## begin DATA EXTRACT

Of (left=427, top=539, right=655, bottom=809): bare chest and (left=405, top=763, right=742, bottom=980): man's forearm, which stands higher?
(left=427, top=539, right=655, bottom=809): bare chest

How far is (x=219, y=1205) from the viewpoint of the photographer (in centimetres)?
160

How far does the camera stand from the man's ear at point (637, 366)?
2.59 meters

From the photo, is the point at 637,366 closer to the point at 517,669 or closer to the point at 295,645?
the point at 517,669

## end DATA EXTRACT
## begin DATA EXTRACT

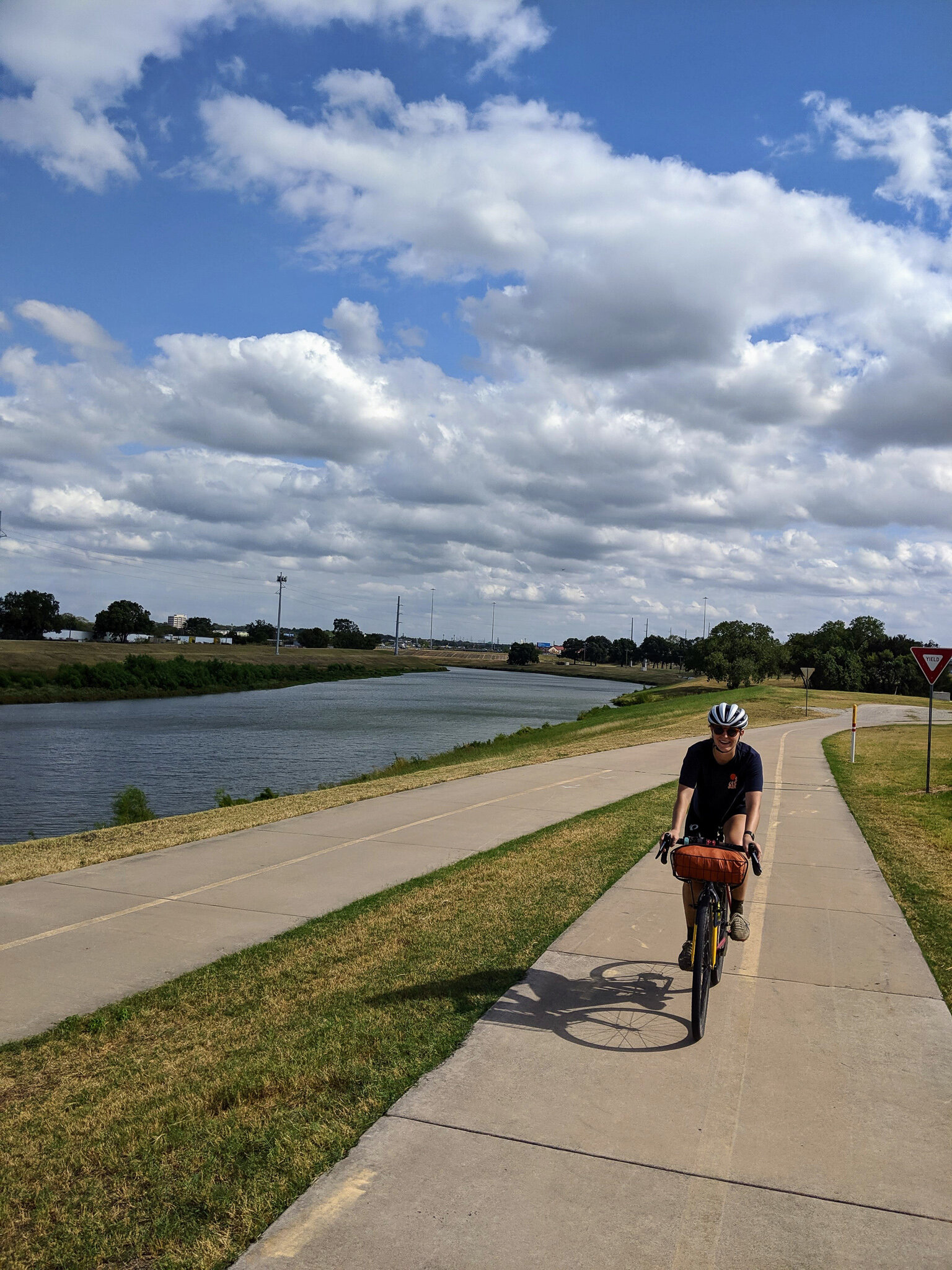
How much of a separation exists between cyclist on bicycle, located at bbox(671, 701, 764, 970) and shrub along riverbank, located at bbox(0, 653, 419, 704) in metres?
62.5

## end DATA EXTRACT

● **REQUIREMENT**:
Reproduce each line without any changes, from the line that contains "Of (left=427, top=539, right=655, bottom=809): bare" through the line that contains "2.59 meters".

● **WORKED SOLUTION**:
Of (left=427, top=539, right=655, bottom=809): bare chest and (left=405, top=763, right=742, bottom=980): man's forearm, which stands higher?
(left=427, top=539, right=655, bottom=809): bare chest

How far is (x=219, y=1205) from the viewpoint of the photographer (in centimetres)?
160

How far does the camera stand from the man's ear at point (637, 366)?
2.59 meters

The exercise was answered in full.